Commençons par les États-Unis, où Jerry Springer a lancé en 1997 un talk-show particulièrement provocateur. Problème : l'émission est programmée en matinée, alors que les enfants regardent la télévision. Un choix discutable !

La vie privée des invités y est étalée sans pudeur. Pendant que le public s'excite à hurler « Jerry ! Jerry ! Jerry ! » ou des insultes envers les invités (bippées à la hâte), les confidences s'enchaînent. Ce format a rapidement établi les codes du genre : affrontements physiques, insultes et révélations sordides rythment l'émission. Le tout est orchestré par un animateur qui laisse la situation dégénérer pour le plaisir des téléspectateurs avides de sensationnel.

Pourquoi les talk-shows trash fascinent-ils ? Le principe de l'aveu spectaculaire

Le concept repose sur la révélation choc : « Je trompe ma femme depuis un an ». L'épouse débarque sur le plateau, l'ambiance s'électrise, puis la maîtresse fait son entrée. C'est alors la bagarre. Résultat ? Rien n'est résolu, la situation est encore plus catastrophique qu'au départ.

Mais alors, pourquoi regardons-nous cela ? C'est la vertu du voyeurisme télévisuel. Ces programmes jouent sur le schadenfreude, ce plaisir malsain de ressentir de la joie face au malheur d'autrui. Le spectacle de la mise en scène de nos propres pires angoisses — trahison, mensonge, violence — nous rassure presque. On se dit qu'au moins, nous ne sommes pas eux.

Ça va se savoir : l'adaptation française du concept

Difficile de croire que ces émissions ne sont pas scénarisées. En France, Simon Monceau a importé le concept avec « Ça va se savoir ». Même principe, mêmes décors : il a simplement acheté les droits. L'animateur reste imperturbable face au public déchaîné, jouant l'arbitre dans des situations explosives. Un spectacle pour le moins pathétique.

Si les intrigues semblaient sortir tout droit de l'imagination d'un scénariste en manque d'inspiration, cela n'a pas empêché le public d'être au rendez-vous. L'émission a marqué les esprits, non pas pour sa qualité, mais pour son kitsch incroyable et sa capacité à transformer des histoires bancales en drames nationaux.

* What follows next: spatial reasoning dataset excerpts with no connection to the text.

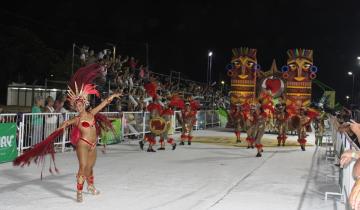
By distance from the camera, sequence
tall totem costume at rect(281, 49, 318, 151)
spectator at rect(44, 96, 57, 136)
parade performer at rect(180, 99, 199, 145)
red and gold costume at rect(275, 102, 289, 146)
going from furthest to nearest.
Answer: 1. tall totem costume at rect(281, 49, 318, 151)
2. red and gold costume at rect(275, 102, 289, 146)
3. parade performer at rect(180, 99, 199, 145)
4. spectator at rect(44, 96, 57, 136)

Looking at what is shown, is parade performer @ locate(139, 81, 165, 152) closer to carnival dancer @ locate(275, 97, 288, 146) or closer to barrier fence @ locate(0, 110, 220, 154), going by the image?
barrier fence @ locate(0, 110, 220, 154)

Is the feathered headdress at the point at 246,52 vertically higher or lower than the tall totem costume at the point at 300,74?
higher

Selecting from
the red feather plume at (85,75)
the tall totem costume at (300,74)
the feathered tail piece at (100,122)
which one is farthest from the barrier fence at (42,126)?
the tall totem costume at (300,74)

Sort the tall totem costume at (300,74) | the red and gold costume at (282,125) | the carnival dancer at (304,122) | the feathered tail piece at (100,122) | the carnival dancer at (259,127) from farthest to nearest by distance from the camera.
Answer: the tall totem costume at (300,74) < the red and gold costume at (282,125) < the carnival dancer at (304,122) < the carnival dancer at (259,127) < the feathered tail piece at (100,122)

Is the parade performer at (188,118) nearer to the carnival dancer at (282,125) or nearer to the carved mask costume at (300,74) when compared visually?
the carnival dancer at (282,125)

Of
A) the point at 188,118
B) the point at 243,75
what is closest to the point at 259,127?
the point at 188,118

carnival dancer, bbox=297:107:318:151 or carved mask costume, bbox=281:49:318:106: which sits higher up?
carved mask costume, bbox=281:49:318:106

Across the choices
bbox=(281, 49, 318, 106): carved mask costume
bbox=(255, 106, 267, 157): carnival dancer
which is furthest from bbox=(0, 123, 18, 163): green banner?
bbox=(281, 49, 318, 106): carved mask costume

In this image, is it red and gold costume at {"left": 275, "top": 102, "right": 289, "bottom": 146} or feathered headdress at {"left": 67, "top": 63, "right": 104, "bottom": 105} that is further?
red and gold costume at {"left": 275, "top": 102, "right": 289, "bottom": 146}

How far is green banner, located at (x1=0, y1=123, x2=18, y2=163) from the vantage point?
11.1 m

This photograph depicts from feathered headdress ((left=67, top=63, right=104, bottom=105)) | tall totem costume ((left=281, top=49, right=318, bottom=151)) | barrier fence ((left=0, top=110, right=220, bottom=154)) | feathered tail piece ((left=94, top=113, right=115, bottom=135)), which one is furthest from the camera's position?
tall totem costume ((left=281, top=49, right=318, bottom=151))

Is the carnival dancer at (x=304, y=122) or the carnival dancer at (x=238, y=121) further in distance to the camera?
the carnival dancer at (x=238, y=121)

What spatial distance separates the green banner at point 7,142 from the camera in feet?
36.5

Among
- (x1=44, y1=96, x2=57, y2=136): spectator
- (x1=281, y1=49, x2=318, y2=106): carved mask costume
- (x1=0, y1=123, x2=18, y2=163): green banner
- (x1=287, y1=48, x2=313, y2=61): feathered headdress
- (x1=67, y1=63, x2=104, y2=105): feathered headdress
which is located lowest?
(x1=0, y1=123, x2=18, y2=163): green banner
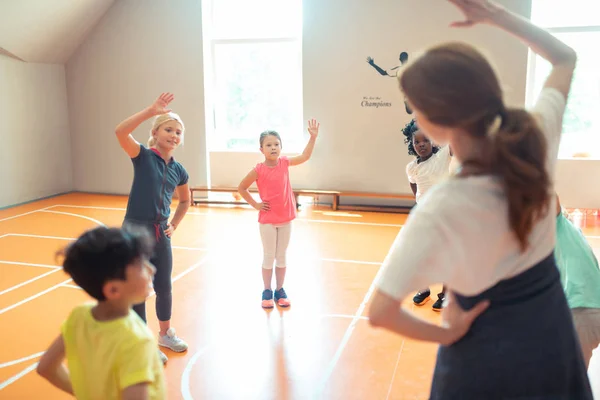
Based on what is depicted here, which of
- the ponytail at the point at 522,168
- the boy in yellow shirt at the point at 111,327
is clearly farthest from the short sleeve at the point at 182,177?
the ponytail at the point at 522,168

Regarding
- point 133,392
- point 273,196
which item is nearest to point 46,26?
point 273,196

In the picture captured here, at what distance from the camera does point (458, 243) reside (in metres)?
1.10

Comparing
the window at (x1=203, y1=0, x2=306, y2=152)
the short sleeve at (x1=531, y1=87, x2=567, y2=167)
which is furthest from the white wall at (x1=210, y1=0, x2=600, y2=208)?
the short sleeve at (x1=531, y1=87, x2=567, y2=167)

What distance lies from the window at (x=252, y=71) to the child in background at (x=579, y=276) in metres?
6.52

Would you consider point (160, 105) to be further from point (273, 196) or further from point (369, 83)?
point (369, 83)

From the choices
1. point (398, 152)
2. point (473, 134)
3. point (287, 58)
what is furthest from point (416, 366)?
point (287, 58)

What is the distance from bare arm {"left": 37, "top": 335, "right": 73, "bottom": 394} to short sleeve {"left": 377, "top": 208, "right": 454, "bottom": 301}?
0.99m

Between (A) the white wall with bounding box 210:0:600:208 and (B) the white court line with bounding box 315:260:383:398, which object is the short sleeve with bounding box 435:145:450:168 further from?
(A) the white wall with bounding box 210:0:600:208

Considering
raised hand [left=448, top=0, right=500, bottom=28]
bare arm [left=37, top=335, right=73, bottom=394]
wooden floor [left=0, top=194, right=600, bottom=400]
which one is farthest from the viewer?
wooden floor [left=0, top=194, right=600, bottom=400]

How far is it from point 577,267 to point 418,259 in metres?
1.42

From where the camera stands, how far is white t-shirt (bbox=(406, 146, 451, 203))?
157 inches

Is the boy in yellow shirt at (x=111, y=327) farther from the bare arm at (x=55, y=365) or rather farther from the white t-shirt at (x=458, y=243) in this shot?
the white t-shirt at (x=458, y=243)

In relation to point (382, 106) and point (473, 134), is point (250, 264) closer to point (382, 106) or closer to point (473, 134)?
point (382, 106)

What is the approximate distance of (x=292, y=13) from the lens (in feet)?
27.6
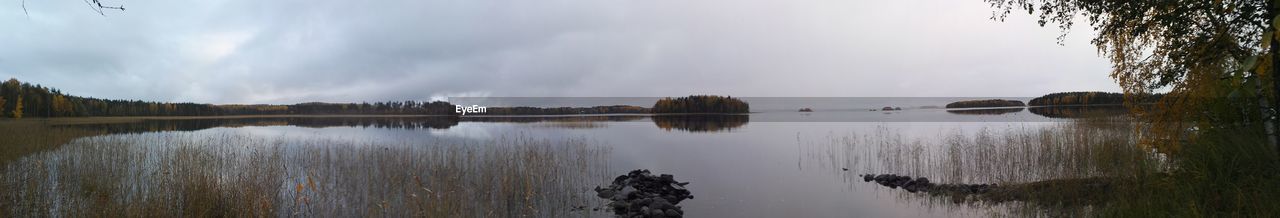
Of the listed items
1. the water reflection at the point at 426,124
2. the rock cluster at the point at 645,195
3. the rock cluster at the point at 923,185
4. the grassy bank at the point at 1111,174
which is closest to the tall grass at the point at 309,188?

Talk-shows trash : authenticité ou mise en scène ?

Évidemment, ce sont des comédiens. Pourquoi révélerait-on plus facilement une infidélité à la télé qu'en privé ? Et pourquoi ces personnes ne porteraient-elles pas plainte pour atteinte à la vie privée ? D'autant qu'aux États-Unis, les procès sont monnaie courante.

Jerry Springer, un génie ? Sûrement pas. Quant à Simon Monceau, c'est pire : un opportuniste et un piètre comédien. Ces émissions ne cherchent pas la vérité, mais l'audience à tout prix, quitte à transformer la misère humaine en produit de consommation courante. L'authenticité n'a jamais été au cœur du projet ; seule l'illusion du réel compte pour accrocher le téléspectateur.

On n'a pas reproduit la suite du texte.